● **DIRECTIONS**
Count the lines in the entries below that contain the word "location", and reply with only that number.

── MATERIAL SUPPLIED

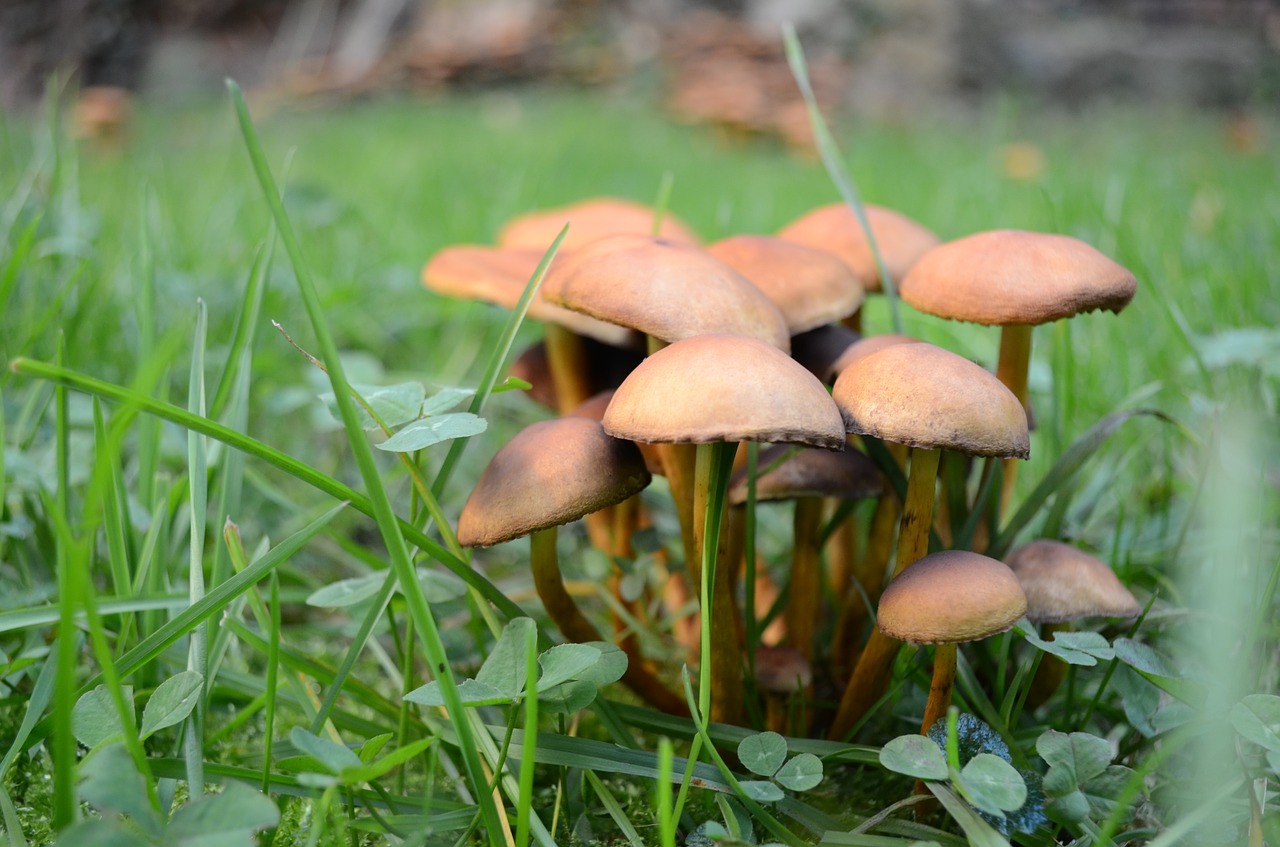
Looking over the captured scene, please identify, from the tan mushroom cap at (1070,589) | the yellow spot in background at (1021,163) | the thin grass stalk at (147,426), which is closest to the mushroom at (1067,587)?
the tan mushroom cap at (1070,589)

────
── MATERIAL SUPPLIED

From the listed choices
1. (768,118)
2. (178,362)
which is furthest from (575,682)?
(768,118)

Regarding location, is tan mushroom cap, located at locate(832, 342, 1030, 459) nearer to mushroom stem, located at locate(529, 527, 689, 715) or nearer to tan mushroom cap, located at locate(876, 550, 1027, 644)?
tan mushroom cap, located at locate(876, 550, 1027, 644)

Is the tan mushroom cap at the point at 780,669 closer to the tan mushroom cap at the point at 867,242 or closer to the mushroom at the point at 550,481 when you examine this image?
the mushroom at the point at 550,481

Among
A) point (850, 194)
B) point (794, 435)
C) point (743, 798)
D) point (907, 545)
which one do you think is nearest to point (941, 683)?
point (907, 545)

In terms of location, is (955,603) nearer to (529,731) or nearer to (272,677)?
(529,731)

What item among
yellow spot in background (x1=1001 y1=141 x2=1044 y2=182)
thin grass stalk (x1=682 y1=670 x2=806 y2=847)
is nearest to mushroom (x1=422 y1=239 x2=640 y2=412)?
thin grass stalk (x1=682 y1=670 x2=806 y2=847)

────

● **THE REPLY**
2